Mexican specialty dish

A chalupa (/es/) is one of several specialty dishes of south-central Mexico, including the states of Hidalgo, Puebla, Guerrero, and Oaxaca.

==Description==
Chalupas are made by pressing a thin layer of masa dough around the outside of a small mold, in the process creating a concave container resembling the boat of the same name, and then deep frying the result to produce crisp, shallow corn cups. These are filled with various ingredients such as shredded chicken, pork, chopped onion, chipotle pepper, red salsa, and/or green salsa. They can in many cases resemble tostadas since both are made of a fried or baked masa-based dough.
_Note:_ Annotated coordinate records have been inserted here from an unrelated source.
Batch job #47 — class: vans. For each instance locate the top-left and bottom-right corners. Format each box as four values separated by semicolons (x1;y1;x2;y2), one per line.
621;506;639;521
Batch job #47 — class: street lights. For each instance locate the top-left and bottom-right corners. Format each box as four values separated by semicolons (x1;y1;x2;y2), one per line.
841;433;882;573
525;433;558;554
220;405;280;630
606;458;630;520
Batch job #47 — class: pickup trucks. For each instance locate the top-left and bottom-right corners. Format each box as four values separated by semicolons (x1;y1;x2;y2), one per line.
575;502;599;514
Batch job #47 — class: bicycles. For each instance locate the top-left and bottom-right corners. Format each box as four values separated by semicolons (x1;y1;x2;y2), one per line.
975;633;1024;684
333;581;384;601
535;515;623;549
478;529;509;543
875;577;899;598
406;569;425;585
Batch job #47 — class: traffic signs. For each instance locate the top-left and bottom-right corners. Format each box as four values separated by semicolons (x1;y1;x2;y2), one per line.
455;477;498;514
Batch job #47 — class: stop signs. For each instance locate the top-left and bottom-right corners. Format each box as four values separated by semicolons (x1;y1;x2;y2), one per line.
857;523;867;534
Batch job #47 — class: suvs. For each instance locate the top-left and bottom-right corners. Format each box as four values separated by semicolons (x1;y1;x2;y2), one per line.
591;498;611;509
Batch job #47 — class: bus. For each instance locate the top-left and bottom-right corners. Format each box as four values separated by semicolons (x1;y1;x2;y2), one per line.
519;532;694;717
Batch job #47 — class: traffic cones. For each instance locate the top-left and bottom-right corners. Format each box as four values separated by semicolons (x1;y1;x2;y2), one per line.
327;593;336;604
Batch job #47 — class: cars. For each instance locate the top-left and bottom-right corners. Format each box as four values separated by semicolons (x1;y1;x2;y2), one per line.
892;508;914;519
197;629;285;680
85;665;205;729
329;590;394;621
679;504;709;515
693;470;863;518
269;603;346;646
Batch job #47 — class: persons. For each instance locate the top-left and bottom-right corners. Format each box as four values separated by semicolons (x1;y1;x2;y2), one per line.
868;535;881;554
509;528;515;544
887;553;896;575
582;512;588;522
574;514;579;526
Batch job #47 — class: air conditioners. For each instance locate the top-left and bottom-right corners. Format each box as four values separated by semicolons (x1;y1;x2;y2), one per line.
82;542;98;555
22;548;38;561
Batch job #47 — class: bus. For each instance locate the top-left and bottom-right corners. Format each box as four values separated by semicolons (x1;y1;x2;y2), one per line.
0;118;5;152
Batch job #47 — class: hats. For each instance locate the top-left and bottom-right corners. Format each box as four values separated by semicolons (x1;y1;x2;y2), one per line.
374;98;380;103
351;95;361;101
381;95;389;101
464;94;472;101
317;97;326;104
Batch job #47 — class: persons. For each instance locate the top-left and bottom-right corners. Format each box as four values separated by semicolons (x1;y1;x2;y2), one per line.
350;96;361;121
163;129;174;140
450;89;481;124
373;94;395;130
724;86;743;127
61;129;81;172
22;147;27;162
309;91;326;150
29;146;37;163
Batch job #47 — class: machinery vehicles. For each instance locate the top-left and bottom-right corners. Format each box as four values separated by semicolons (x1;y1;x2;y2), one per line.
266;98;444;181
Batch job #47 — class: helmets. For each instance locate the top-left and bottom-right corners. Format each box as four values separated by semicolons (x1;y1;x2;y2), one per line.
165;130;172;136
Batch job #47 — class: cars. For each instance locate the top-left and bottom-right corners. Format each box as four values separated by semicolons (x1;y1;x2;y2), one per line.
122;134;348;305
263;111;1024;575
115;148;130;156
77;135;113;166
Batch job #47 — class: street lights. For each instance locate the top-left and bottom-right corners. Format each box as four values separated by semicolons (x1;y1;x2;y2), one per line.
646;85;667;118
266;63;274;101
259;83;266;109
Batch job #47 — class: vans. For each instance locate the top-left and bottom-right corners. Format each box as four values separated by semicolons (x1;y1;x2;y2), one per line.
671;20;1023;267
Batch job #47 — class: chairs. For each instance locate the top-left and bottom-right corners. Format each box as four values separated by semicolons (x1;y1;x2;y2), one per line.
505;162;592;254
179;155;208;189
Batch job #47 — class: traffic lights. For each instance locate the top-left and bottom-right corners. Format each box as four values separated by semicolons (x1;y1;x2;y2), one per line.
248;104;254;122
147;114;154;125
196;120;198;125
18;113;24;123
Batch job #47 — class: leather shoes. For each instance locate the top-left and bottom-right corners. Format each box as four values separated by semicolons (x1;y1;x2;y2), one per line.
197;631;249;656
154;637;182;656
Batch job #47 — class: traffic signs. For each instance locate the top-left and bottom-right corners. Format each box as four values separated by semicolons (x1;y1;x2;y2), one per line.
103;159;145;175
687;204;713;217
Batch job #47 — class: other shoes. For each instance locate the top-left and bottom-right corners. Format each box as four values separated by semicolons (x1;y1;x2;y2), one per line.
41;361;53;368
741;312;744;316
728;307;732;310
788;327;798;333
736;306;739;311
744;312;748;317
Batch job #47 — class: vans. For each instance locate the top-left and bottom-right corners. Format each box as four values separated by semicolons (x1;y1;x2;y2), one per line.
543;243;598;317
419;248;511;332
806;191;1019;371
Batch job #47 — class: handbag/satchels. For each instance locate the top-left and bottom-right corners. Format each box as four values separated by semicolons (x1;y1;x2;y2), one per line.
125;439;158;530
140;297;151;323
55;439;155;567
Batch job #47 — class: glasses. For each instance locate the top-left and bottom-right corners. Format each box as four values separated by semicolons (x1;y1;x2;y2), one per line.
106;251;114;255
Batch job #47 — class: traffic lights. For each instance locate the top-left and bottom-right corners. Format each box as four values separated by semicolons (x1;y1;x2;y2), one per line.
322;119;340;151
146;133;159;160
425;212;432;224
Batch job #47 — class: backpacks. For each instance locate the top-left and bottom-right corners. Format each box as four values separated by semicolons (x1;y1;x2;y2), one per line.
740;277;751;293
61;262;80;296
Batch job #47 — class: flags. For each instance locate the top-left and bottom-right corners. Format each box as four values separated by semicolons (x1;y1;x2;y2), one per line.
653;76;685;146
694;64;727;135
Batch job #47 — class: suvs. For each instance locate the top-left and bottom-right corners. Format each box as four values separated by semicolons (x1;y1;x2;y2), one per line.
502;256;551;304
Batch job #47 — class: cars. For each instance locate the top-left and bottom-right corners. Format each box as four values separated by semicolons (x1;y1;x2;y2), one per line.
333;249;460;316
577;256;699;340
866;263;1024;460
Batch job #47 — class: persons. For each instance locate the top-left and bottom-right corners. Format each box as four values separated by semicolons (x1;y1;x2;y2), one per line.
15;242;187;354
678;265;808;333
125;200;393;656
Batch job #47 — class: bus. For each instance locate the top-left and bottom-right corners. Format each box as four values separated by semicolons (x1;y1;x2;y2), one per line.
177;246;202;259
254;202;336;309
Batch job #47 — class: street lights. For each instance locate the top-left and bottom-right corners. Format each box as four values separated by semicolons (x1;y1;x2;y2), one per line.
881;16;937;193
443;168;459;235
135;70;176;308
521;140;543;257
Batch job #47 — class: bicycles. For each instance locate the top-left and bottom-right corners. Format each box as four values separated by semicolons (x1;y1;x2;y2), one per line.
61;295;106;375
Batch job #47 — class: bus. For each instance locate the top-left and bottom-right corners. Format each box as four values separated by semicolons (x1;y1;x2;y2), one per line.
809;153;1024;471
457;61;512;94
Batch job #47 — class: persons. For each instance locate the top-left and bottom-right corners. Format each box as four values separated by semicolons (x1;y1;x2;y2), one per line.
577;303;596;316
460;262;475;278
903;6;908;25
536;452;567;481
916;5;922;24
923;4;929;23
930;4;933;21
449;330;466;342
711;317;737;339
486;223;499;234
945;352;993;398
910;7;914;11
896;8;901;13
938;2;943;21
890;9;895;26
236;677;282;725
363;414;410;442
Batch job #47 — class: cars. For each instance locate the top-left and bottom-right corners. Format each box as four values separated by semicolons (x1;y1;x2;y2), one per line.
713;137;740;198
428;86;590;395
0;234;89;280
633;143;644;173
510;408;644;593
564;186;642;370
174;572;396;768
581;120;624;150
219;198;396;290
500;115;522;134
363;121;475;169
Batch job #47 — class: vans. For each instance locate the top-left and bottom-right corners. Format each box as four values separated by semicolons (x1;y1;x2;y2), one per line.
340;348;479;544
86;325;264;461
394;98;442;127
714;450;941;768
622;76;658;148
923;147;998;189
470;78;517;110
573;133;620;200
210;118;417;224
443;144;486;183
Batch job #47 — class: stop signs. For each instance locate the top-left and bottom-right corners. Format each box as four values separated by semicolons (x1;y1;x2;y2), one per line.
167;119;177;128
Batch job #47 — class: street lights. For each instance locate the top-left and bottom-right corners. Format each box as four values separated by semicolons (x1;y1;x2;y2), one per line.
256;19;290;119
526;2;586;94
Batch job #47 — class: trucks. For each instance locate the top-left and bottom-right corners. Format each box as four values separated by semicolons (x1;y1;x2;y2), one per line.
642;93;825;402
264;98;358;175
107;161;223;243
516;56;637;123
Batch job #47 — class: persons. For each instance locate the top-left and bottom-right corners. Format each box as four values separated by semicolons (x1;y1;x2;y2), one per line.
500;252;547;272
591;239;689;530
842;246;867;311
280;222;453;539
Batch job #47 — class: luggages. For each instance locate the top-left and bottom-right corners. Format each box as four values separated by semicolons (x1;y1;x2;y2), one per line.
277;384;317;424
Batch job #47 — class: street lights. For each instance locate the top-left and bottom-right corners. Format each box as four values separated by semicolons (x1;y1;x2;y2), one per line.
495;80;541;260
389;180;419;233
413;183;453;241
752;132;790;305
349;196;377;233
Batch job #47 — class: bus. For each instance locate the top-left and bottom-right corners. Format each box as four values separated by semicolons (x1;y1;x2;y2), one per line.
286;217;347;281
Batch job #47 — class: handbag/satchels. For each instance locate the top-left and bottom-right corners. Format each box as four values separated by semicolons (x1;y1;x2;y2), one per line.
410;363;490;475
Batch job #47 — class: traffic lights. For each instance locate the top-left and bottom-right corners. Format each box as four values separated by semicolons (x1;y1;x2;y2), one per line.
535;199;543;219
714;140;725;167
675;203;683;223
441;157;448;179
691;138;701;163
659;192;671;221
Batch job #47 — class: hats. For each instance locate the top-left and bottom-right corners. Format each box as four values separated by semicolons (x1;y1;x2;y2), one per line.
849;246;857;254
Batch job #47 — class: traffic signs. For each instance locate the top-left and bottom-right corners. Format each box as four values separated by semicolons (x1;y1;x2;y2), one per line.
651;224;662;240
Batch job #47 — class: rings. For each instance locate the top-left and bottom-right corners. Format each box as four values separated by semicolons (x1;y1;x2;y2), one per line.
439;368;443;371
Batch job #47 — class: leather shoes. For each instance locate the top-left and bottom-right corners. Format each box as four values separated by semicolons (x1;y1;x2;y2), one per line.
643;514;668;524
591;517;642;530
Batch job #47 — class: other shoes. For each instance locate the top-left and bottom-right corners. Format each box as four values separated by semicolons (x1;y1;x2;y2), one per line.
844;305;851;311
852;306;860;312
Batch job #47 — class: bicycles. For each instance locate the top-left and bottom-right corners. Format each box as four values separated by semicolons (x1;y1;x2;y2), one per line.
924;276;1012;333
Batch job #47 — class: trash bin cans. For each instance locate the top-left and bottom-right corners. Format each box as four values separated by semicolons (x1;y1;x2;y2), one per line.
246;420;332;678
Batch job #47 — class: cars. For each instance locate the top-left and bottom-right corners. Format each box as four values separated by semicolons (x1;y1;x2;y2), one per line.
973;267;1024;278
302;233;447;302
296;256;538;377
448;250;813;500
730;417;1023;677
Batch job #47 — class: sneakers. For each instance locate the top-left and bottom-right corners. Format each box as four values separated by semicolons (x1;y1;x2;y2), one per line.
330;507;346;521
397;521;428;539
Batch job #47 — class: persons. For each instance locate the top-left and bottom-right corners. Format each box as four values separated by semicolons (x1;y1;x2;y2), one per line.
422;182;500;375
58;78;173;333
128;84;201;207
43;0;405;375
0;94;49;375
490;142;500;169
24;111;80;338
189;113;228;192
Traditional chalupas, as found in Cholula, Puebla, are small, thick, boat-shaped fried masa topped only with salsa, cheese and shredded lettuce. Other regions in Mexico add variations, which can include chorizo, pork, shredded chicken, or refried beans, in addition to the classic cheese, salsa, and lettuce toppings. In other instances, the fried masa shape is round, resembling a tostada, with traditional chalupa toppings.

== Regional variations ==

=== Puebla ===
In Puebla, chalupa refers to a dish made with small, flat tortillas which are served soft, rather than concave, crisp masa shells. In other parts of Mexico, this dish is referred to as "chalupa poblana".

===Hidalgo===
In Hidalgo, chalupas are normally made with flat fried corn tortillas, and on top is added green chili sauce, potato purée, white cheese, pulled chicken, lettuce and radish.

=== United States ===
The widespread popularity of chalupas across Mexico has also influenced Mexican-style restaurant fare in the neighboring United States. Among notable examples in the US are fast-food versions, which, unlike its Mexican namesake, are fried tortilla shells topped with multiple ingredients. A thicker tortilla shell and multiple toppings have more in common with Navajo frybread and the use of frybread as the basis for a taco than the traditional savory chalupa found in Mexico. Del Taco in Rancho Cucamonga, California has been credited with bringing the chalupa to the United States in the early 1980s. Chalupas were first introduced to the national menu at Taco Bell in 1999.